__POR HACER__.
En el texto sobre el buey y la mula, ¿qué publicación desató un alud de comentarios periodísticos?

__FRAGMENTO DEL DOCUMENTO__.
>>>>

De bueyes y mulas

La publicación de La infancia de Jesús desató un alud de comentarios periodísticos de apariencia eutrapélica (e intención malévola) en los que se sostenía que «Benedicto XVI negaba la presencia del buey y la mula en el portal de Belén». Naturalmente, se trataba de una tergiversación taimada de las palabras del Papa, muy ilustrativa de los métodos sibilinos que hoy se emplean para erosionar la fe de los sencillos. Se empieza diciendo que en el pesebre de Belén no hubo animales; y se acaba concluyendo que la Virgen no era virgen, que San José no era santo, que Jesús era un hombre como nosotros y que, en fin, el misterio de la Navidad no es otra cosa sino una superstición propia de ignorantes. A la postre, episodios como éste sólo redundan en el descrédito de la tradición; y, puesto que la tradición es fuente de la fe, en aniquilamiento y asfixia de la propia fe, que queda así reducida a una «creencia popular» y evolutiva, un enjambre de mitos y fantasías que el «Progreso del Hombre» va confinando en los desvanes del folclore ancestral; y en los que el Hombre Progresado hurga de vez en cuando, como el fiestero hurga en el baúl de su abuelita, para disfrazarse por Carnaval.

<<<<

__REGISTROS ENUMERADOS__.

>>>>

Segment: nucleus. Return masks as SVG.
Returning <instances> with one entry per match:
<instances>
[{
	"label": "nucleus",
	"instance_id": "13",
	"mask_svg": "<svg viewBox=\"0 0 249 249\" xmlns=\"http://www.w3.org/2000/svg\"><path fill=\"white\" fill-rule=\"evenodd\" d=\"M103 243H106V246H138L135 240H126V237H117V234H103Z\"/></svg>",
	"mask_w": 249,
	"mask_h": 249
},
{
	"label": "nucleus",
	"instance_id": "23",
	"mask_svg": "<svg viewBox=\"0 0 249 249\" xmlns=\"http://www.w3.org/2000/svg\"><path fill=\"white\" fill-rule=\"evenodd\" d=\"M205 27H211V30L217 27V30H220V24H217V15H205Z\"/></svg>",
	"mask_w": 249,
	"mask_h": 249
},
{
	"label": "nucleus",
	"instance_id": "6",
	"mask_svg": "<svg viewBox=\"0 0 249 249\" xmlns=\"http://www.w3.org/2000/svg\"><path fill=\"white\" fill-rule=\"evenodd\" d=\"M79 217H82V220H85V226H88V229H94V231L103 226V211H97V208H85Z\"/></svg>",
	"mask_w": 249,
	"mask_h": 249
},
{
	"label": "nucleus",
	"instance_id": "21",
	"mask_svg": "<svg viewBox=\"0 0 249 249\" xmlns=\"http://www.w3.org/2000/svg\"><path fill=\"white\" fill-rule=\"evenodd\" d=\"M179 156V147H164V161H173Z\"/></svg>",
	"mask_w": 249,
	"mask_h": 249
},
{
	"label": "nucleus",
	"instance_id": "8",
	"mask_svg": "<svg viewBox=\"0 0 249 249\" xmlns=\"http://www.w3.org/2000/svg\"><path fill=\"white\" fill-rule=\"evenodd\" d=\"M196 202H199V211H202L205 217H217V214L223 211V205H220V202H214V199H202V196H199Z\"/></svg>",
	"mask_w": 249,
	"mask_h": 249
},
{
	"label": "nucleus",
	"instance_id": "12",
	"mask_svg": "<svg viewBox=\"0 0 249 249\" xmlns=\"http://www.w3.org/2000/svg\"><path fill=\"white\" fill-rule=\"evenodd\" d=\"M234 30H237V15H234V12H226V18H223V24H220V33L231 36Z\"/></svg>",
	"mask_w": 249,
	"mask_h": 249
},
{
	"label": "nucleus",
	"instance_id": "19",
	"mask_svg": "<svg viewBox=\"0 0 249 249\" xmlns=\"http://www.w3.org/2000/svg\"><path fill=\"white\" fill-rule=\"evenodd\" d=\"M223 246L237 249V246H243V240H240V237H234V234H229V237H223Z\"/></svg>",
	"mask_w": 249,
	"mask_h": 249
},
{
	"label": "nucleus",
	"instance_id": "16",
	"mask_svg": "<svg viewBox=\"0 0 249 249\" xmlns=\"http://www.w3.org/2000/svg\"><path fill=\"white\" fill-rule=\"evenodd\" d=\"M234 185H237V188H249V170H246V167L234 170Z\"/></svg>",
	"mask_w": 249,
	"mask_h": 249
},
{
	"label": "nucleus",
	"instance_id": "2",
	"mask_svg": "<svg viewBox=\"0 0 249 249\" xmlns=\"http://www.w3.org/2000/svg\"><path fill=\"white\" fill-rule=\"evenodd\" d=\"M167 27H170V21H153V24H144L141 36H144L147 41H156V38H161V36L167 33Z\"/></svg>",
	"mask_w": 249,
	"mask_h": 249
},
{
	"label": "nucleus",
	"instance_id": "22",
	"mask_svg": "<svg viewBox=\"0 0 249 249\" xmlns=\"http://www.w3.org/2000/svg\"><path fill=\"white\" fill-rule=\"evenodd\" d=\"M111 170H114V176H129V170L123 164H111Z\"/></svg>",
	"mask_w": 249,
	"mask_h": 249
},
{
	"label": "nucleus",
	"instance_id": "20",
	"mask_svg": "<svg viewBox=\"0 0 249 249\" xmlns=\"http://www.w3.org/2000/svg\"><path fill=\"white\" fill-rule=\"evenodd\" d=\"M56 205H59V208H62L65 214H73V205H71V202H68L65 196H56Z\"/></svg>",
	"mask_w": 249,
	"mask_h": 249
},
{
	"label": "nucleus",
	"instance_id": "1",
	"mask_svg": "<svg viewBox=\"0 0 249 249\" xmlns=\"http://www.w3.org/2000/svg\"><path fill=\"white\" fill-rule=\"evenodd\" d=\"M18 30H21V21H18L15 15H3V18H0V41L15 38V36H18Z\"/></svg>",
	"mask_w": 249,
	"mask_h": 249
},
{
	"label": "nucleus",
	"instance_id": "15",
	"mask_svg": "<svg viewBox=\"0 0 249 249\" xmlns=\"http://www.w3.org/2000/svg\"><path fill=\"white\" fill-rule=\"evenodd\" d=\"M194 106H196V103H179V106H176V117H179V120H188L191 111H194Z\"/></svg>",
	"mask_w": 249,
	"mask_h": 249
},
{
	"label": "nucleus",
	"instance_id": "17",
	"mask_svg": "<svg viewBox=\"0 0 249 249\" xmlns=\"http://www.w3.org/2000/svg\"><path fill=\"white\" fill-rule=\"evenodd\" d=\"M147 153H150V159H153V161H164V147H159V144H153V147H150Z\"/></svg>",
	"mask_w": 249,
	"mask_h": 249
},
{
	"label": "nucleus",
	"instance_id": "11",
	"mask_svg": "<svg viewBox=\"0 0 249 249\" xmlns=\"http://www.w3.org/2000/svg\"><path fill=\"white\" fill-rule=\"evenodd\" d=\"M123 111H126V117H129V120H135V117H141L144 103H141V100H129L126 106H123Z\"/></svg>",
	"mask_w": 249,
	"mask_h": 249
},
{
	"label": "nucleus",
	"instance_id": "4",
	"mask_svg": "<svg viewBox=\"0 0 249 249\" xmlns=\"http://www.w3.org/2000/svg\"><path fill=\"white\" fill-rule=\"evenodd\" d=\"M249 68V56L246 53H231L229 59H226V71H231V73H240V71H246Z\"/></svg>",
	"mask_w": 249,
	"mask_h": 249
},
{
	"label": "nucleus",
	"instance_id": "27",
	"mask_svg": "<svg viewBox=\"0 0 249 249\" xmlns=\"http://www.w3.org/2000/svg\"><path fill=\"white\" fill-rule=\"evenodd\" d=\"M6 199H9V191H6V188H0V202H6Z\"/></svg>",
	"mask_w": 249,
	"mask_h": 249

<<<<

__RESPUESTA ESCRITA__.
La publicación de *La infancia de Jesús*.